第847話:フライ~終わりの際の話~

 私は最後に夢を見た。

 周りの大人がどんどん消えていって、私は気付けば一人ぼっちになっていた。

 誰かいないのかと、誰もいなくなった街の中を、何かから隠れるようにして歩いて回って、それに見つかってしまった。

 姿は曖昧にもわからない。

 まるで固まりきれなかった闇のようでもあって、まぶしい何かのようでもあって、でも何か恐ろしいものであることだけははっきりとわかって、

 私は誰かを探すことよりも、それから逃げることを選択した。


 隠れるのに向いていない、いつも使うメインストリートを外れるとみたこともない暗くて狭い道が伸びていて、でもあれと比べたらと一歩を躊躇っただけで、私は闇の中へと進んでいった。

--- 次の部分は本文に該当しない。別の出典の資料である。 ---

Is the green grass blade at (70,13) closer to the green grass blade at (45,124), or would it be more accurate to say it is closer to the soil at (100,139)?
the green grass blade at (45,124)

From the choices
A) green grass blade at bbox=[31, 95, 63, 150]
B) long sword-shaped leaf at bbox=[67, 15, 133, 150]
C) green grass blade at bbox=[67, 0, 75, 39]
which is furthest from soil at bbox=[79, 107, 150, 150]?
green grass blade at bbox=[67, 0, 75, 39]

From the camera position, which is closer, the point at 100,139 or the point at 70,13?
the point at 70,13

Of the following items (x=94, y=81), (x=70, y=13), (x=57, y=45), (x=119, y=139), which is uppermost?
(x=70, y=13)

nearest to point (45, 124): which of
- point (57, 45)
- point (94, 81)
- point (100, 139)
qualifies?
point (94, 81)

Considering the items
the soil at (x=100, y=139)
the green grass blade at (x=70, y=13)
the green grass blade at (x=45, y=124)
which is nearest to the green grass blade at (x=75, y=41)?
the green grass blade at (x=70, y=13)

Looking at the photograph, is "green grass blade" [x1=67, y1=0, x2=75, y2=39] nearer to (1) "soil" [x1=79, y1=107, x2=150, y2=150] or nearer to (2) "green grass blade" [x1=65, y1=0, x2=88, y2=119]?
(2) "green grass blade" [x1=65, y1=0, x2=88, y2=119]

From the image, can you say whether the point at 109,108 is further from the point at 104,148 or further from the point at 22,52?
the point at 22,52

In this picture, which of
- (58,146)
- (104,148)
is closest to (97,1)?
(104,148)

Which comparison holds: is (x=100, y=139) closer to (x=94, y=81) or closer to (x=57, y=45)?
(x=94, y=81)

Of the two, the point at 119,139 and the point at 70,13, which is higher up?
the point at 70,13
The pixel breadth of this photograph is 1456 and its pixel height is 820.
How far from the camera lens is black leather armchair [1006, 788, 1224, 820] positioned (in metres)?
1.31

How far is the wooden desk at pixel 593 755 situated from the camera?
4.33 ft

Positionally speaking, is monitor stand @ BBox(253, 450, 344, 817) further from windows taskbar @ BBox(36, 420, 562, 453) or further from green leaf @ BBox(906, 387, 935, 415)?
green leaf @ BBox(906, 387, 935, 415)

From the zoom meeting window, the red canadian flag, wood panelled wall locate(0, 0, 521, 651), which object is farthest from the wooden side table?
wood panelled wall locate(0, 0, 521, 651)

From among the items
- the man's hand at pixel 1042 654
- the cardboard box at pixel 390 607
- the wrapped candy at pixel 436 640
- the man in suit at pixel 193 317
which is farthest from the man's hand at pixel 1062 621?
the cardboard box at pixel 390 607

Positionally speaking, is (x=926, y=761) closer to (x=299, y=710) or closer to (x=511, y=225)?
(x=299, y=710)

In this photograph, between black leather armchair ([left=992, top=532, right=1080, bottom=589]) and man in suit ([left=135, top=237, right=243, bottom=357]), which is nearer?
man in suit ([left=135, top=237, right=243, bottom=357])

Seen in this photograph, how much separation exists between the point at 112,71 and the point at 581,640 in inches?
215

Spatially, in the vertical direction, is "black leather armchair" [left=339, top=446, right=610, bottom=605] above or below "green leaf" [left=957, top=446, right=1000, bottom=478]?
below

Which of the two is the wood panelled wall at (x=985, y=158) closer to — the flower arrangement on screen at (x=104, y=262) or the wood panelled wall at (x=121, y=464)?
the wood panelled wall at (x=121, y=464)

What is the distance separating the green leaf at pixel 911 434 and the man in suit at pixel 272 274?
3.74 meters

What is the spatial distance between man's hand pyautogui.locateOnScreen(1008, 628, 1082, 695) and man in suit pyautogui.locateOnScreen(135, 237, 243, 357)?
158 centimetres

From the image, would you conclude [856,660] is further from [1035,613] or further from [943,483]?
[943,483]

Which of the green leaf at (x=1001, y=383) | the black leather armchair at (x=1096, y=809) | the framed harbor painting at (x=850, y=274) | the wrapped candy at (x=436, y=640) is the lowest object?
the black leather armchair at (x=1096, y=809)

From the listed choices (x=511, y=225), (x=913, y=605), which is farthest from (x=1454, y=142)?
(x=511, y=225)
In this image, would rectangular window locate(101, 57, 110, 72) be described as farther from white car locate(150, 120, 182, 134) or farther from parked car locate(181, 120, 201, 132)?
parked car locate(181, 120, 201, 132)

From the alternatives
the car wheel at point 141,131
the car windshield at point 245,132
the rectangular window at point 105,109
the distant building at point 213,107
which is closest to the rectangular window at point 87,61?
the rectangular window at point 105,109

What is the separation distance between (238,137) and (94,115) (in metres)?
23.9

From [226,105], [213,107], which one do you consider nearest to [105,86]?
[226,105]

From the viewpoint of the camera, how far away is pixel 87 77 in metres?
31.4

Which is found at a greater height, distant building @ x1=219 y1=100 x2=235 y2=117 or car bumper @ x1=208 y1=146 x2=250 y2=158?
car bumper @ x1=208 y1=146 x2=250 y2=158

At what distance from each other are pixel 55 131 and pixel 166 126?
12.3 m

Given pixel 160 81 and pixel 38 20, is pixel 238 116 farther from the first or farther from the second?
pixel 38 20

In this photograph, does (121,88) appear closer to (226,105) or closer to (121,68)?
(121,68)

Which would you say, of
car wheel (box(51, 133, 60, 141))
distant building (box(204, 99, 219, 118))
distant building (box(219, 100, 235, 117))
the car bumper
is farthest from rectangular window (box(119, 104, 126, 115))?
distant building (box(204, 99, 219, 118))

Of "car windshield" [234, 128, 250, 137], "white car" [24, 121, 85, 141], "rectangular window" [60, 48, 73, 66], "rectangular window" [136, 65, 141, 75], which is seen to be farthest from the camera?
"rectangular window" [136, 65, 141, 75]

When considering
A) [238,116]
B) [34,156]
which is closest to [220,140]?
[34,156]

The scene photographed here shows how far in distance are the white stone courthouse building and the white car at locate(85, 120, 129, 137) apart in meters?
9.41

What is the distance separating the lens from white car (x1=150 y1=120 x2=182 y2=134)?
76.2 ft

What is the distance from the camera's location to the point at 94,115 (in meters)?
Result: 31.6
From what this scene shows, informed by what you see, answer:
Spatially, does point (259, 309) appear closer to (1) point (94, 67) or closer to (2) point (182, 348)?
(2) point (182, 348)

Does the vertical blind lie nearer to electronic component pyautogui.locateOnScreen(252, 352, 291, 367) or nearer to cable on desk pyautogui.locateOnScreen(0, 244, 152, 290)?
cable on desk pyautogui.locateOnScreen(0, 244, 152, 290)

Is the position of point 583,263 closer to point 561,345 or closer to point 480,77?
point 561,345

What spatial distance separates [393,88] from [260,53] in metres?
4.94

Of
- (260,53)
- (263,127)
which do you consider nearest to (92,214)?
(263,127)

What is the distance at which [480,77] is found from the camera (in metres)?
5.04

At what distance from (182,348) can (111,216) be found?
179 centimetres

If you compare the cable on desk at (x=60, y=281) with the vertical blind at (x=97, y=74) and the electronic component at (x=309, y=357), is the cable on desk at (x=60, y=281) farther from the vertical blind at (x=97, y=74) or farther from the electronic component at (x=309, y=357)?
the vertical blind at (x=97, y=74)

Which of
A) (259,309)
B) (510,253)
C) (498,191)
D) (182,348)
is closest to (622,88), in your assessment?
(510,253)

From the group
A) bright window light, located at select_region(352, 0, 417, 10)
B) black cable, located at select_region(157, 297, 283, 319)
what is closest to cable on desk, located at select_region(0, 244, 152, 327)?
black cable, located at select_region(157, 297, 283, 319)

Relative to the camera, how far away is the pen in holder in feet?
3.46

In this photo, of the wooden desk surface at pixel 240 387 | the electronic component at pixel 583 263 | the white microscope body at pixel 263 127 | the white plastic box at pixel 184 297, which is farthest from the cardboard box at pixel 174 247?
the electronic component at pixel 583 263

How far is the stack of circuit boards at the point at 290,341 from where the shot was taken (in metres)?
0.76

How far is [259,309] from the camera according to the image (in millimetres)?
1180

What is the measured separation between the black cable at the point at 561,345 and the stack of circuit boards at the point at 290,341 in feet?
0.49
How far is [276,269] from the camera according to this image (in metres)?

 夢の中だもんね、知らないところは怖くなるなんてあたりまえじゃないとふと頭の中で浮かんで、そうだこれは夢だった、じゃあ現実の世界は今どうなんだっけ?と考えた時、ああこれは夢じゃない、ただの現実であって、さっきまでの記憶なんだということに気付いた。

 誰もいなくなってしまった世界で、私もあれからなんとか逃げたけど、路地裏で動けなくなって見ているのがこの夢だった。

 もう二度と目覚めることなんてなくて、この路地裏の闇に解けるようにして消えて行って、そのまま死ぬのだと、

「もしそうならこんな夢じゃなくて、もっと幸せな夢ならよかったのに」

 意識は、糸が途切れる様にして消えた。




「やっと見つけたよ」

 途切れた糸の反対側、私は卵の中で目を覚ます。